── DATA IN THIS EXERCISE ──

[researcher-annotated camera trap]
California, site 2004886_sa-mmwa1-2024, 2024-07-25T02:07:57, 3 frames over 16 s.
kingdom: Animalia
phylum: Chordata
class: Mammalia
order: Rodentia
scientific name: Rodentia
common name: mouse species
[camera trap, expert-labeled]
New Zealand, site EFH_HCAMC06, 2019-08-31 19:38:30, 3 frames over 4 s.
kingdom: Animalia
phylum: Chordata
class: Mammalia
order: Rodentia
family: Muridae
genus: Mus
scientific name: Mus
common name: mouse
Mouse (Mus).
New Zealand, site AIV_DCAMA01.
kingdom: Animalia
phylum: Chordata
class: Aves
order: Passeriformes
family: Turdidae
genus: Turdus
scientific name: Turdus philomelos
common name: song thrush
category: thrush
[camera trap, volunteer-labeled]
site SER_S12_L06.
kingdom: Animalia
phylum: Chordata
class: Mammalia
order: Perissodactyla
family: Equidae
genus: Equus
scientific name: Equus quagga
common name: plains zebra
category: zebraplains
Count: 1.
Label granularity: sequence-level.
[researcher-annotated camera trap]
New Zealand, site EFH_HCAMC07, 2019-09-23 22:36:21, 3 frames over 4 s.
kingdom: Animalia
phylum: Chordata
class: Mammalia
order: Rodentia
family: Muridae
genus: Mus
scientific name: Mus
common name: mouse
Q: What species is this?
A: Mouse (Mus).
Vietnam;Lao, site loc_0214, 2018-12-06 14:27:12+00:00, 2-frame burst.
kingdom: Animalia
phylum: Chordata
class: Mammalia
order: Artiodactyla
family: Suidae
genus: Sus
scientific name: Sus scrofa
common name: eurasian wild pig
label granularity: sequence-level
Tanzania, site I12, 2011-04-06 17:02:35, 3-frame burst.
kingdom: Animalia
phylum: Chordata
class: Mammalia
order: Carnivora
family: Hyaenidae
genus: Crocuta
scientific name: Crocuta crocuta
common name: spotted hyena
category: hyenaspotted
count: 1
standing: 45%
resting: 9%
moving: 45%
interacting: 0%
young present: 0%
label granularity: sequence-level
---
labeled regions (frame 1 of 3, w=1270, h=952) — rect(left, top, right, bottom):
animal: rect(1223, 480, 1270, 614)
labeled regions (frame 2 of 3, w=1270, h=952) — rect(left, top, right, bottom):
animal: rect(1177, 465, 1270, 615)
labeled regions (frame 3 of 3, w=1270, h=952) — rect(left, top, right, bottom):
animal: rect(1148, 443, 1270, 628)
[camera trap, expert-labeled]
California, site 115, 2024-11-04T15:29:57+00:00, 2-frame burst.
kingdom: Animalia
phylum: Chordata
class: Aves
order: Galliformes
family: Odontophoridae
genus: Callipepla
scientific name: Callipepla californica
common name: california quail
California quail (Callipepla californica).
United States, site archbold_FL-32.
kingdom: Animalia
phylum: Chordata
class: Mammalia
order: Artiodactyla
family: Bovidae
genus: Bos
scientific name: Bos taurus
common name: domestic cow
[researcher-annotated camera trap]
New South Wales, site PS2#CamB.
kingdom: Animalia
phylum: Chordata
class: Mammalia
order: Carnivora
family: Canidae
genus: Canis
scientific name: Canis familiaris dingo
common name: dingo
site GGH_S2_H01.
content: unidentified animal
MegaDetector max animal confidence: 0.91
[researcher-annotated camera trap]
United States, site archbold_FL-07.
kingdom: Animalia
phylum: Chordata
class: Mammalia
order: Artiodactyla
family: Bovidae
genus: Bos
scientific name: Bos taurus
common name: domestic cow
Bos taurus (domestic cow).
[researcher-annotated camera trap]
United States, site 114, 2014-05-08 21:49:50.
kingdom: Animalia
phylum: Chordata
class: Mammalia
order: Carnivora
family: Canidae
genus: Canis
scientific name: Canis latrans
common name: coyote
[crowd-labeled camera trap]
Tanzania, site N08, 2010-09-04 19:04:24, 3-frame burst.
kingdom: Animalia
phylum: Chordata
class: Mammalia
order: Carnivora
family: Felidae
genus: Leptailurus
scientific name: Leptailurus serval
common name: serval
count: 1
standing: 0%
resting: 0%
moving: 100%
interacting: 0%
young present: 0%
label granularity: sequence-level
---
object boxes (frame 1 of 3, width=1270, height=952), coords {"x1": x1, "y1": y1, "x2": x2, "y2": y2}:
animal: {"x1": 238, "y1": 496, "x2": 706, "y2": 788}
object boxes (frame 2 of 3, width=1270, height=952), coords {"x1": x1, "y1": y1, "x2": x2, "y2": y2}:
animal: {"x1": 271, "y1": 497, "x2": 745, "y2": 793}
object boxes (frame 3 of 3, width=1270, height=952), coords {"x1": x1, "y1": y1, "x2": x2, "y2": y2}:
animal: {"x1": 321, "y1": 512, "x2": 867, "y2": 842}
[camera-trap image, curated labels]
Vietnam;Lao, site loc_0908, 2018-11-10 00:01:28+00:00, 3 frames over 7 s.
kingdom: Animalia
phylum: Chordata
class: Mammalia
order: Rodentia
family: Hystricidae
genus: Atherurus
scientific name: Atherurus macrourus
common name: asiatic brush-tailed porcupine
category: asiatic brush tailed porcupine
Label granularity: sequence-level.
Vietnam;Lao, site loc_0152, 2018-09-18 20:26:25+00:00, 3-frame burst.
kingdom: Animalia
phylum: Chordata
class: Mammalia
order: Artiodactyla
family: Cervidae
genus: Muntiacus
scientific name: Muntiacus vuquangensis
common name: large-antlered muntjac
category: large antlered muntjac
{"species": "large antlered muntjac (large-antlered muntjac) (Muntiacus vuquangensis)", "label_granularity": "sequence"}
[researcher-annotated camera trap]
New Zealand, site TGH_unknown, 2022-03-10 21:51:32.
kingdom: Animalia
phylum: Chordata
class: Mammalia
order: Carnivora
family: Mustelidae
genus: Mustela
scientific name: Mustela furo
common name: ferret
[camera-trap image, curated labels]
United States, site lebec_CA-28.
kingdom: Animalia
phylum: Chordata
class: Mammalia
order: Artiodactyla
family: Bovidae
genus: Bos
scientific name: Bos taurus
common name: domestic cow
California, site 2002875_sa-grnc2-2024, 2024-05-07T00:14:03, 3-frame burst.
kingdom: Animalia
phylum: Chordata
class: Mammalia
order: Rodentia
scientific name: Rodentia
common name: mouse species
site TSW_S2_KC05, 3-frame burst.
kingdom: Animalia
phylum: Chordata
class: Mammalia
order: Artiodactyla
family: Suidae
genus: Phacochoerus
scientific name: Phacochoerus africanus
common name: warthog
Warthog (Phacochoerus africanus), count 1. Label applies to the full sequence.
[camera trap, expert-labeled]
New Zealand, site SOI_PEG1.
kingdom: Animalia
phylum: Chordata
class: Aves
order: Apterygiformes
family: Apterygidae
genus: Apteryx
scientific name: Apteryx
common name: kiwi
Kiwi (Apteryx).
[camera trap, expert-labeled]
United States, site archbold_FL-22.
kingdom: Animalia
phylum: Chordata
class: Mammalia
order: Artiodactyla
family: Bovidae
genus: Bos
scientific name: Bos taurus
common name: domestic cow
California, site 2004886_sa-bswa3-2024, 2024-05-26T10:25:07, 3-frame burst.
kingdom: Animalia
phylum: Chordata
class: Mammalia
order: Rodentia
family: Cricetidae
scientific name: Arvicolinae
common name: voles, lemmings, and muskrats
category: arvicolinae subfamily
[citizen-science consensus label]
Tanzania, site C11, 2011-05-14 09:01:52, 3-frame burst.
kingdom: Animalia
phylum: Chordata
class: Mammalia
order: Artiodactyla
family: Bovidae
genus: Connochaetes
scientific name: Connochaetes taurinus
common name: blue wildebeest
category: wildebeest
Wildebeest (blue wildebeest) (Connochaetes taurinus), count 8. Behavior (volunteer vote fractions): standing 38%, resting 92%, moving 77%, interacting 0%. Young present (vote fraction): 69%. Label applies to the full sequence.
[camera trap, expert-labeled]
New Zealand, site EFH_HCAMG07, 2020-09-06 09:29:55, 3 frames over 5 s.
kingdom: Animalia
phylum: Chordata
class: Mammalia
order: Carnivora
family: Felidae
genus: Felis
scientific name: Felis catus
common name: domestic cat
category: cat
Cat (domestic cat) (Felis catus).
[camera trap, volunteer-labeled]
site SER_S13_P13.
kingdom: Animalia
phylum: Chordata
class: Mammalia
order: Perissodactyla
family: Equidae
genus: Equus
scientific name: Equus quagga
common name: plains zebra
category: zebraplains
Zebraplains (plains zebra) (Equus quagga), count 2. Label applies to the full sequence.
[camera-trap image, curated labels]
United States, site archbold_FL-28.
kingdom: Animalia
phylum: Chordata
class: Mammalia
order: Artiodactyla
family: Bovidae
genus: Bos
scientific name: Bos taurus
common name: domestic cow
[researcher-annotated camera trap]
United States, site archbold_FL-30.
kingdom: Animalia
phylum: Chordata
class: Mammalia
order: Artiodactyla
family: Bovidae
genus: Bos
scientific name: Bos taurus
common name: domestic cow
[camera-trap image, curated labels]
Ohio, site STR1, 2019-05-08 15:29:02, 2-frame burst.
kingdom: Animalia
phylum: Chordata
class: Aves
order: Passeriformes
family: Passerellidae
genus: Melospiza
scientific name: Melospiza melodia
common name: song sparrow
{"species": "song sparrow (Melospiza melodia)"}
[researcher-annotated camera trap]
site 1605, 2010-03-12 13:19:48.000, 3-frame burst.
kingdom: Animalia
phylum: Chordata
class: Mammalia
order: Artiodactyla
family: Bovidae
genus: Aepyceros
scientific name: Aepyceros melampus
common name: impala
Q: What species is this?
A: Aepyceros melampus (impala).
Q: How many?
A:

───

EXERCISE AIM: Find each line in the listing above that contains "burst", and copy that line.

EXERCISE SOLUTION:
Vietnam;Lao, site loc_0214, 2018-12-06 14:27:12+00:00, 2-frame burst.
Tanzania, site I12, 2011-04-06 17:02:35, 3-frame burst.
California, site 115, 2024-11-04T15:29:57+00:00, 2-frame burst.
Tanzania, site N08, 2010-09-04 19:04:24, 3-frame burst.
Vietnam;Lao, site loc_0152, 2018-09-18 20:26:25+00:00, 3-frame burst.
California, site 2002875_sa-grnc2-2024, 2024-05-07T00:14:03, 3-frame burst.
site TSW_S2_KC05, 3-frame burst.
California, site 2004886_sa-bswa3-2024, 2024-05-26T10:25:07, 3-frame burst.
Tanzania, site C11, 2011-05-14 09:01:52, 3-frame burst.
Ohio, site STR1, 2019-05-08 15:29:02, 2-frame burst.
site 1605, 2010-03-12 13:19:48.000, 3-frame burst.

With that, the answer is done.